KASONGAN - Pedagang bensin eceran di Jalan Soekarno Hatta Kelurahan Kasongan Lama mematok harga Rp10 ribu per liter. Pemerintah Kabupaten Katingan diminta segera menertibkan harga BBM eceran yang sangat merugikan masyarakat tersebut.
"Padahal papan harganya tertulis Rp 9 ribu per liter. Harga ini sangat memberatkan kami," ungkap Rosi, Kamis (7/10).
Ibu satu anak ini mewanti-wanti dinas terkait melakukan pengawasan terhadap harga BBM eceran. "Mencekiknya harga BBM eceran ini menunjukkan ketamakan para pengecer yang hanya ingin meraup keuntungan besar," kesalnya.
Apabila dibiarkan, kata dia, kondisi ini akan kembali menimbulkan kelangkaan BBM di Kasongan. Para pengecer nampak leluasa mengambil BBM di SPBU untuk kembali dijual dengan harga tinggi. Pihak SPBU pun cenderung memberikan pelayanan spesial kepada para pengecer dan menomorduakan masyarakat umum.
"Ini sangat memprihatinkan. Sekarang pengecer leluasa membeli BBM di SPBU untuk dijual eceran. Mereka juga diprioritaskan oleh petugas. Sering sekali masyarakat dibiarkan lama mengantre, karena petugas harus melayanani pelangsir minyak. Kalau tidak ditangani, bisa saja cerita kelangkaan terulang kembali," ujarnya.
Pengeluhan senada disampaikan Ferdy. Mencekiknya harga BBM terjadi karena pemerintah kurang melakukan kontrol terhadap para pengecer. Hal tersebut membuat pengecer leluasa menetapkan harga walaupun jika harga BBM telah diturunkan.
Ia meminta Pemkab Katingan segera mengambil langkah konkret dengan tidak memberikan kebebasan bagi para pengecer untuk menentukan harga secara sepihak. Bila perlu, pemerintah harus memberlakukan standar harga BBM eceran.

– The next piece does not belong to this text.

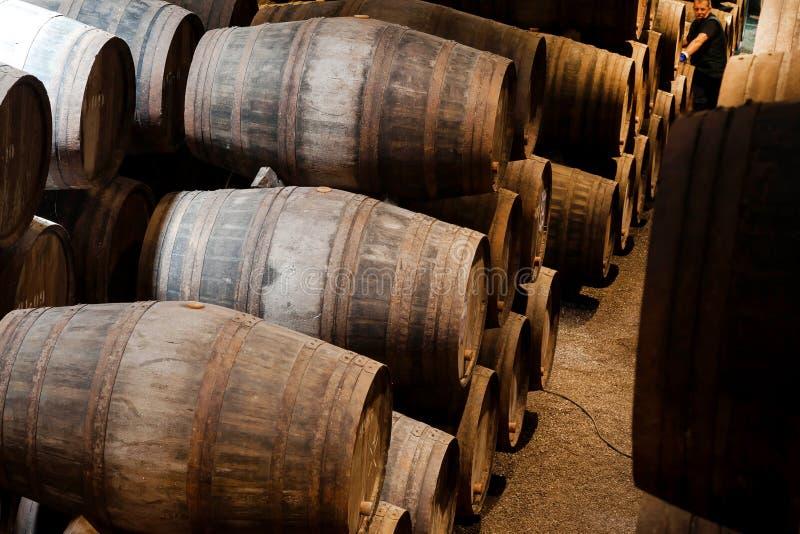 在做在葡萄酒酿造传统风格的老酿酒厂裁缝的和工作者里面的木桶波尔图酒  免版税库存图片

"Pemkab melalui dinas terkait harus segera bertindak. Kalau dibiarkan pasti para pengecer akan semakin leluasa menetapkan harga eceran. Ini hanya di Kasongan, belum berbicara di wilayah kecamatan lain yang bisa menembus angka Rp15 sampai Rp16 ribu per liternya," pungkasnya.
Sementara itu, anggota DPRD Katingan Karyadi mengatakan, solusi yang harus diambil pemerintah adalah menyediakan lapangan pekerjaan bagi para pengecer BBM agar mereka dapat menyambung hidup tanpa melakukan monopoli harga BBM bersubsidi.
"Solusi ini mungkin dinilai cukup sulit tapi tidak ada pilihan karena semua yang dilakukan demi menghidupi keluarga," ungkapnya.
Langkah ini otomatis akan mengakhiri penimbunan bensin yang dilakukan pengecer. Apalagi, pekerjaan ini sudah dijadikan sebagai lapangan pekerjaan bagi mereka sehingga tidak bisa langsung memutus mata rantai penjualan BBM bersubsidi secara eceran. (agg/yit)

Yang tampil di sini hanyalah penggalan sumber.